■ Exercise brief
Down to the last line, transcribe the records verbatim and exclude the images.

■ Data for this exercise
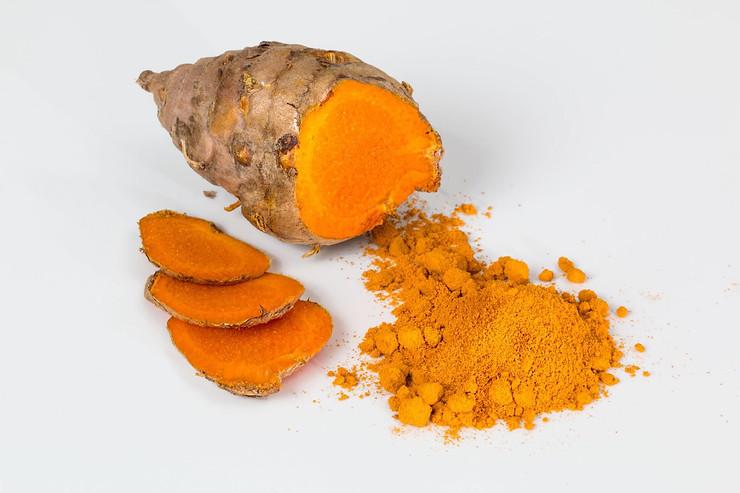 Turmeric - grated root & powder
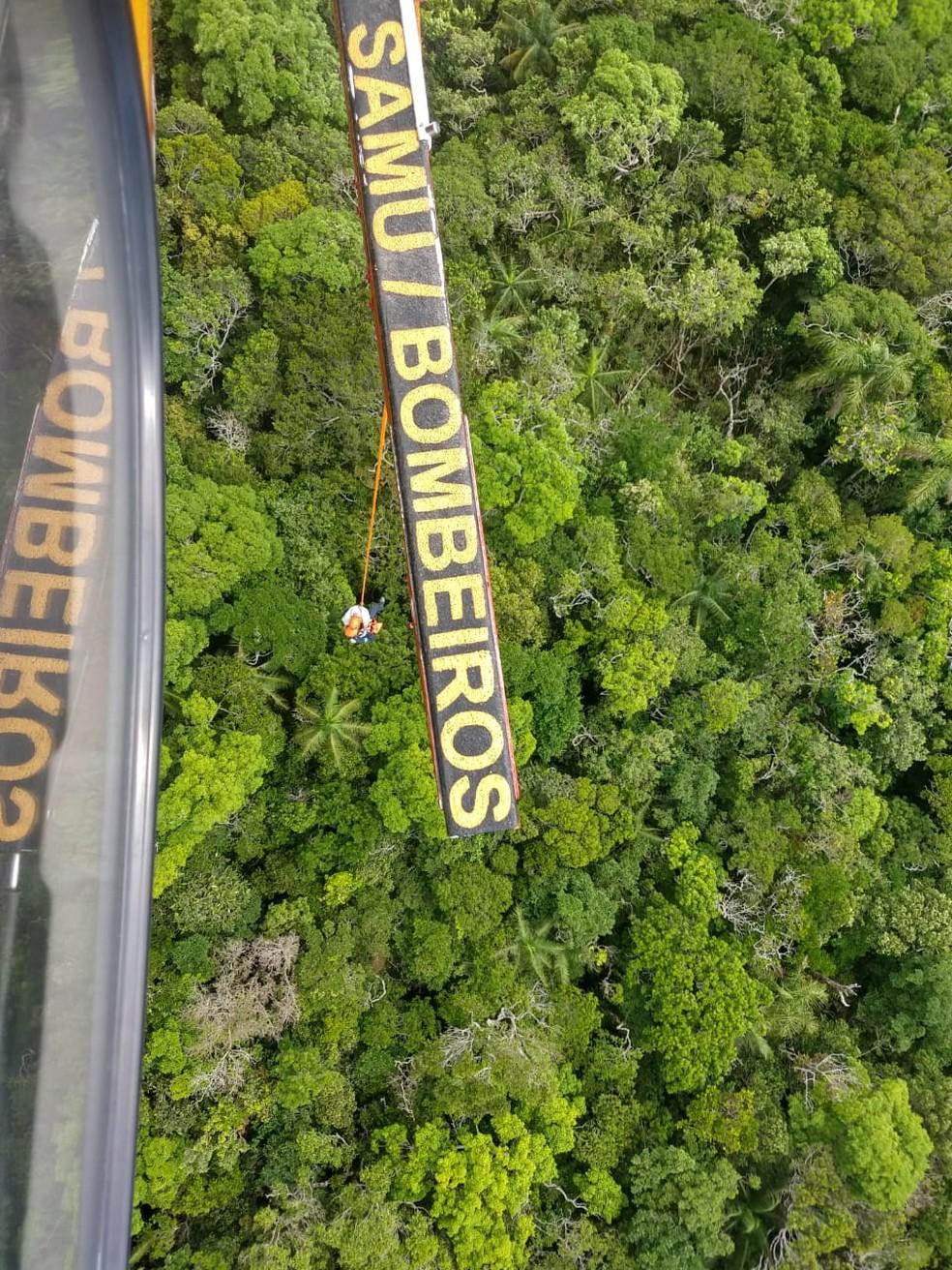 Foram utilizadas técnicas de rapel e içamento para retirada dos turistas da mata — Foto: Arcanjo/ Divulgação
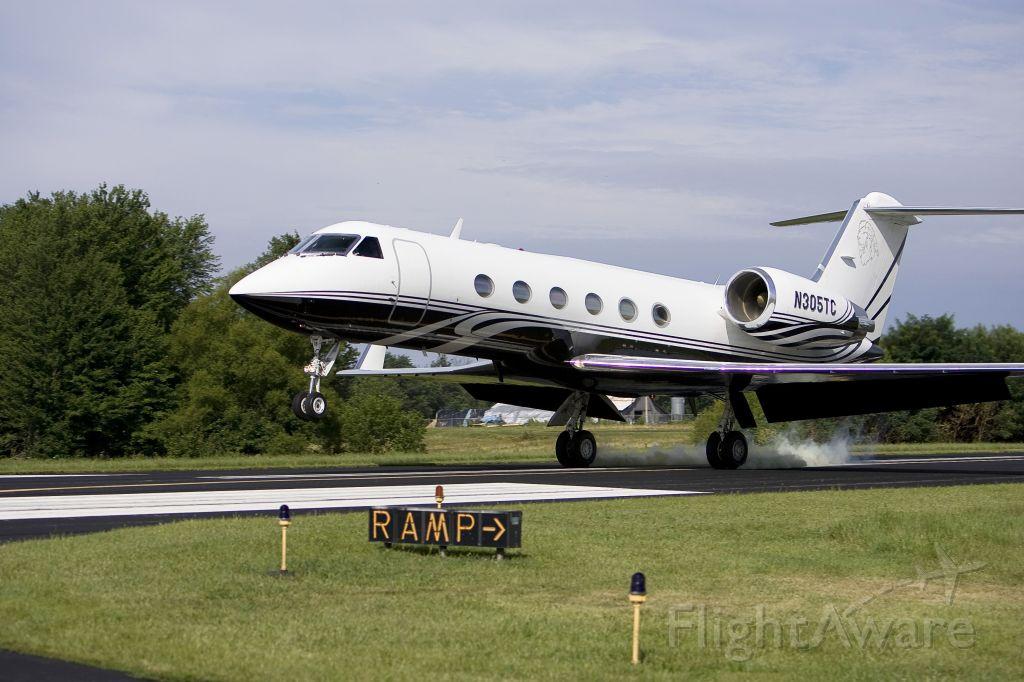 Gulfstream Aerospace Gulfstream IV (N305TC) - Landing RWY 12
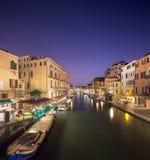 Nattsikt av kanaler i Venedig Arkivbilder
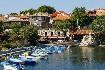 Přístav s loďkama v Nesebaru v Bulharsku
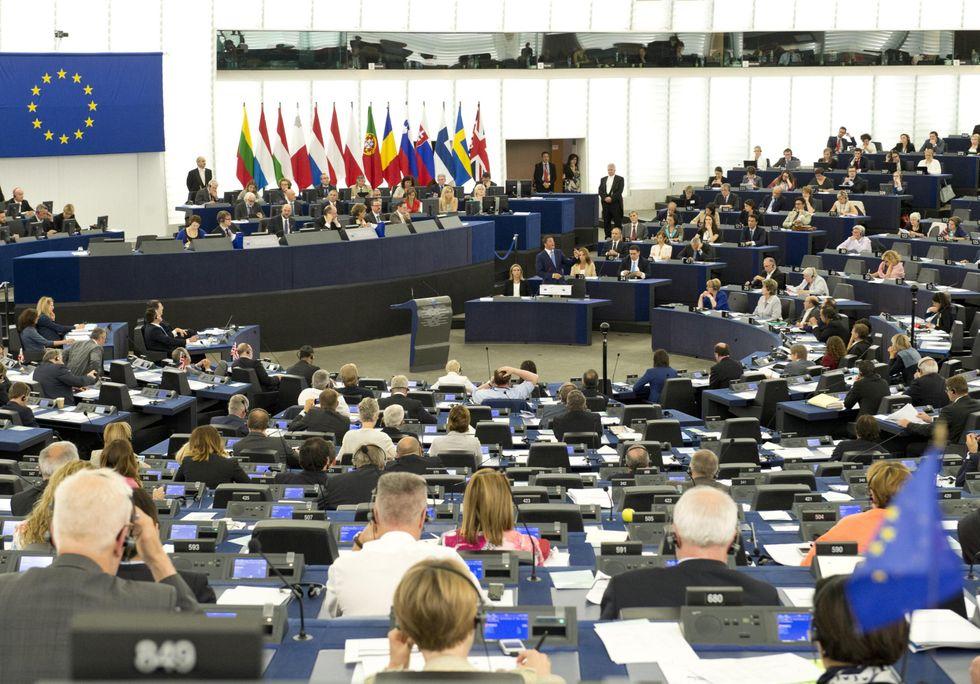"Guerra ""grillina"" per un seggio a Bruxelles"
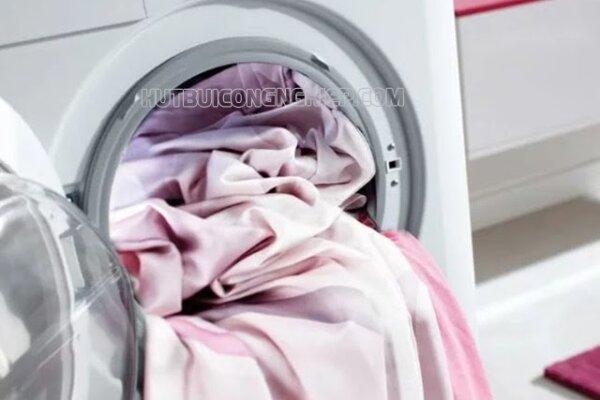 Hướng dẫn cách giặt ga giường bằng máy giặt đơn giản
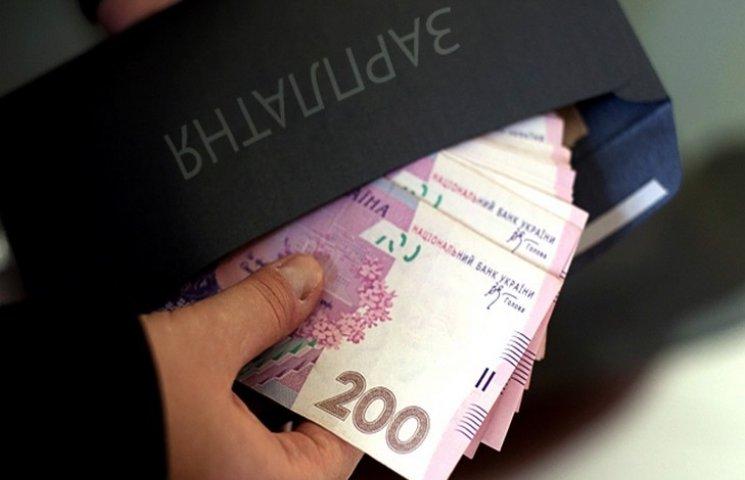 """В Хмельницькому і надалі виплачують """"сірі"""" зарплати"""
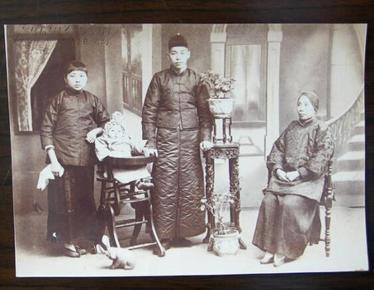 民国老照片:古董级,民国家庭合影。小脚美女。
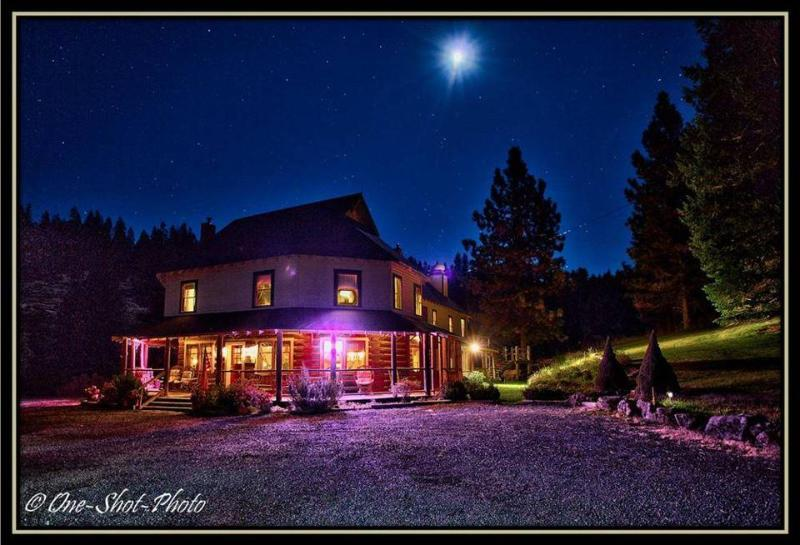 Outside view at night - The Dam Lodge on Beaver Creek - Ashland - rentals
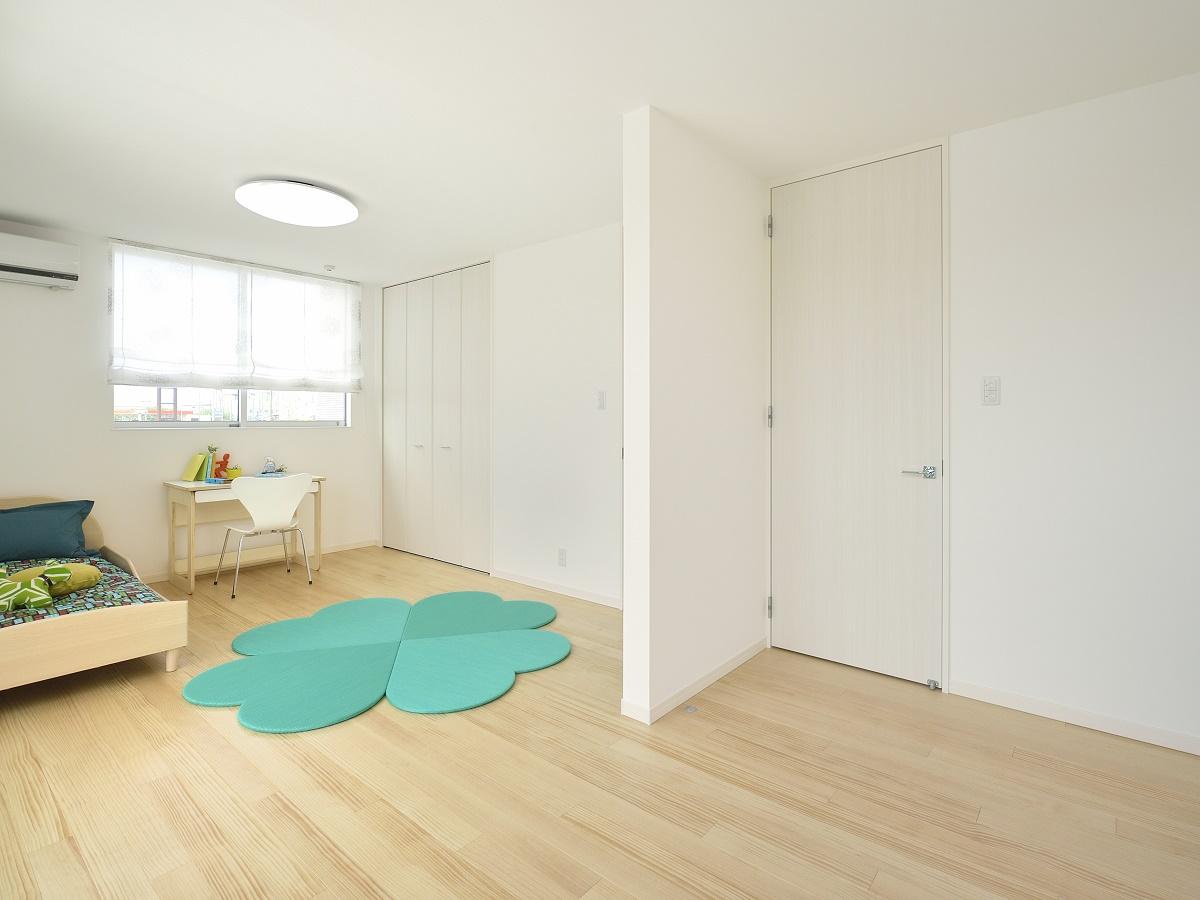 成長に応じて壁で仕切って2部屋にすることができます。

■ Response below
 Turmeric - grated root & powder
 Foram utilizadas técnicas de rapel e içamento para retirada dos turistas da mata — Foto: Arcanjo/ Divulgação
 Gulfstream Aerospace Gulfstream IV (N305TC) - Landing RWY 12
 Nattsikt av kanaler i Venedig Arkivbilder
 Přístav s loďkama v Nesebaru v Bulharsku
"Guerra ""grillina"" per un seggio a Bruxelles"
 Hướng dẫn cách giặt ga giường bằng máy giặt đơn giản
 """В Хмельницькому і надалі виплачують """"сірі"""" зарплати"""
 民国老照片:古董级,民国家庭合影。小脚美女。
 Outside view at night - The Dam Lodge on Beaver Creek - Ashland - rentals
 成長に応じて壁で仕切って2部屋にすることができます。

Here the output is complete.